In the early 1960s, the pop music flood that was the British Invasion included several bands that tried to present something a little different from what was being offered by the likes of the Beatles and Rolling Stones. One of the groups that seemed to be having a lot of fun was Freddy and the Dreamers, a quintet that performed in a goofy comedic style and also featured a strange dance named after its leader.
Freddie Garrity was active in the British skiffle movement in the 1950s, but by the time the Beatles became a sensation in the early 1960s he was leading a pop group known as Freddie and the Dreamers. The combo, which included Peter Birrell, Roy Crewdson, Derek Quinn, and Bernie Dwyer, had enjoyed a couple of hit records in the UK, and soon took itself across the Atlantic to try to duplicate the success of earlier British imports.
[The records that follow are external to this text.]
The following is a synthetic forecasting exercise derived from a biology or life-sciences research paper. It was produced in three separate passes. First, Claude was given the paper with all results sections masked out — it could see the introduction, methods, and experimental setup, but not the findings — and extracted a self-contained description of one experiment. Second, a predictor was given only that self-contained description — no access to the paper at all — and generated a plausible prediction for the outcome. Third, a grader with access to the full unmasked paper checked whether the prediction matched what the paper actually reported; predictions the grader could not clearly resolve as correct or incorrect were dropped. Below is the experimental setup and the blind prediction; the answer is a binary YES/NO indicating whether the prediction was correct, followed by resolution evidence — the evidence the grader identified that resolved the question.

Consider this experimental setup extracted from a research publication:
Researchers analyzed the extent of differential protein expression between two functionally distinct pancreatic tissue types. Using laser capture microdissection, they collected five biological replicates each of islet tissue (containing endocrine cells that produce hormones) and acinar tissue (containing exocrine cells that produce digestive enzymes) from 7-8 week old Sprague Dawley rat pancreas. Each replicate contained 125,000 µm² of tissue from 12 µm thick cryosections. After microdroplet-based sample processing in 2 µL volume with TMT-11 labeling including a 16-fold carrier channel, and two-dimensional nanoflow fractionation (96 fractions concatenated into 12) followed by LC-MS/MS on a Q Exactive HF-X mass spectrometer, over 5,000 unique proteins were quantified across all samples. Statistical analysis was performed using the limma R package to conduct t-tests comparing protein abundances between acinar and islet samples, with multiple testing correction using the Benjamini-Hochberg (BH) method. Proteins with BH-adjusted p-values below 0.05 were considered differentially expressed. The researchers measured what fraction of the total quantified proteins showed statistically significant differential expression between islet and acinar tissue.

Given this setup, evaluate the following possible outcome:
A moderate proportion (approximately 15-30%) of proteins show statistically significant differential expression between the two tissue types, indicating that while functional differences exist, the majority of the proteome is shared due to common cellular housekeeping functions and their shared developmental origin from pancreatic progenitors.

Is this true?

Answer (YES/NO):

Although “If You Gotta Make a Fool of Somebody” and “You Were Made for Me” were also Top Ten hits in the UK, the group’s only big US hit was “I’m Telling You Now.” But it was a huge success, reaching #1 on the charts, and for a while the band seemed to be everywhere. Appearing on tour and on TV, Freddie and his guys performed with a silly stage persona that included some comedy and also what they called the ‘Freddie’ — an awkward dance of sorts that featured Garrity bouncing and kicking as he sang, while his bandmates danced along with surprising precision.
Since new dances were always popping up in that era, it didn’t take long for the Freddie to picked up by guys like Chubby Checker, but it was a short-lived fad. Freddie and the Dreamers soon began to fade in popularity too, at least in the US, but continued to entertain fans for a while back in the UK before finally dissolving in the late 1960s. In later years, Garrity led newly-constructed groups off and on, finding occasional success before ill health slowed him down and eventually caused his retirement. He was 69 when he died in 2006.